## [TO DO]
1 > In the passage on Hurricane Isaias, near which town did the storm make landfall on the evening of Aug. 3rd?
2 > Extend the passage on Hurricane Isaias, picking up after its final sentence.

## [EXERCISE PASSAGE]
= Beginning of Section =

Low pressure/tropical wave ’92-L’/‘Potential Cyclone Nine’ was upgraded to tropical storm Isaias Wed. evening while over the Eastern Caribbean.... moved over Eastern Dominican Republic Thu. afternoon then offshore & quickly reorganized becoming the 2nd hurricane of the Atlantic season a little before midnight. Isaias quite literally fell apart Sat. afternoon while crossing Andros Island of the Bahamas & the mid & low level centers have pretty much been disjointed ever since. But at the last minute, Isaias strengthened into a hurricane Mon. evening, Aug. 3rd before coming ashore about 11:15pm EDT near Ocean Isle Beach, NC with max sustained winds near 85 mph & min central pressure of 988mb/29.18″. It’s the fifth season in a row with 2 or more U.S. landfalls & the earliest on record to have 5 named storms hit the U.S. breaking the record of 5 Aug. 18, 1916. Isaias was the 5th July named storm over the Atlantic which ties the record for the month set in 2005. And it marks the fastest to ‘I’ beating the previous record set by “Irene” in - when else - 2005.

= End of Section =

## [DATA SHOWN]
= Beginning of Section =

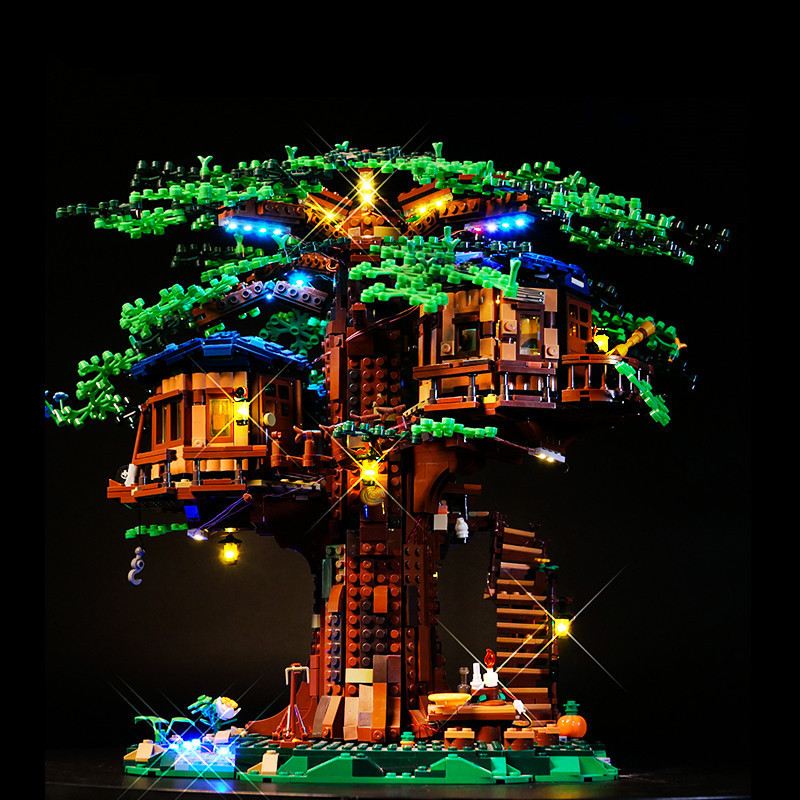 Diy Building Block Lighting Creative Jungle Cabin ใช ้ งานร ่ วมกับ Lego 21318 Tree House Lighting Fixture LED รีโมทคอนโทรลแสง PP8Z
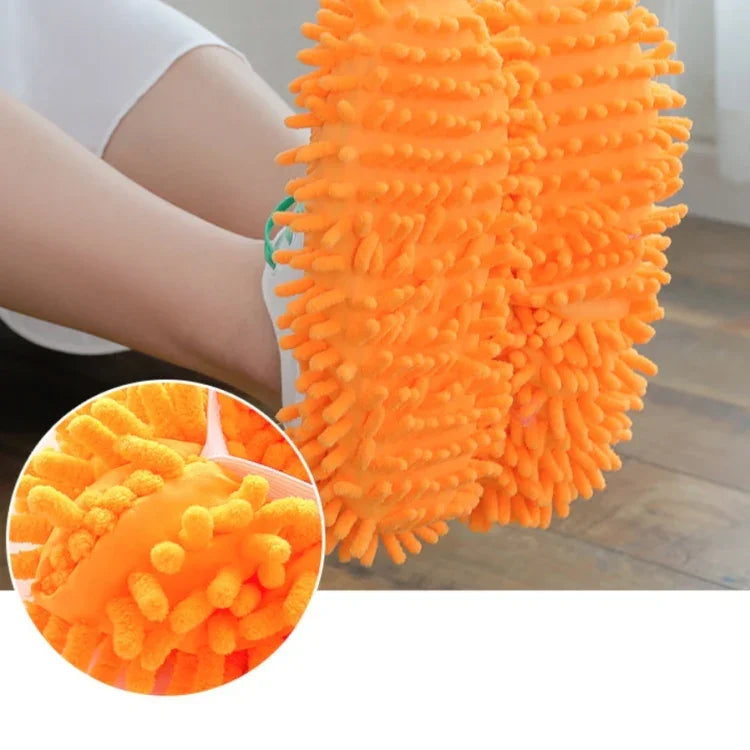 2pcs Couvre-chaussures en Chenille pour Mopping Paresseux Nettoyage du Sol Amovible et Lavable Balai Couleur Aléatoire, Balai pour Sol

= End of Section =

## [TASK-BY-TASK ANSWERS]
1 > Near Ocean Isle Beach, NC.

2 >
Isaias raced north/slightly northeast after making landfall Mon. evening, Aug. 3rd on the SW coast of N. Carolina then moved across New York & Western New England. Flooding rain & a few tornadoes along with strong & gusty winds accompanied the system all the way north into Canada.

The graph & map below - the next 2 images - courtesy Dr. Phil Klotzbach showing Aug. landfalling hurricanes:

Meanwhile... a tropical wave has limited potential to develop some over the Central Atlantic while holding nearly stationary or drifting some to the west. Significant development does not appear likely.

One area to keep an eye on in the long run might be the NW Caribbean &/or Southern/SW Gulf of Mexico. Tropical waves are marching west at fairly low level latitudes driven by the strong Bermuda high, & we might see “late bloomer” by mid month.

And t.d. #10 formed just off the coast of Africa Fri. over the far E. Atlantic but has dissipated.


Dr. Klotzbach, CSU early Aug. updated hurricane season forecast is predicated on warm ocean water & at least a weak equatorial Pacific La Nina. If the forecast below verified (includes what has already occurred), it would be one of the most active Atlantic hurricane seasons on record.

Saharan dust.... Tropical waves continue to “fester” along the south edge of the dust & have the potential to thrive once away from the dust.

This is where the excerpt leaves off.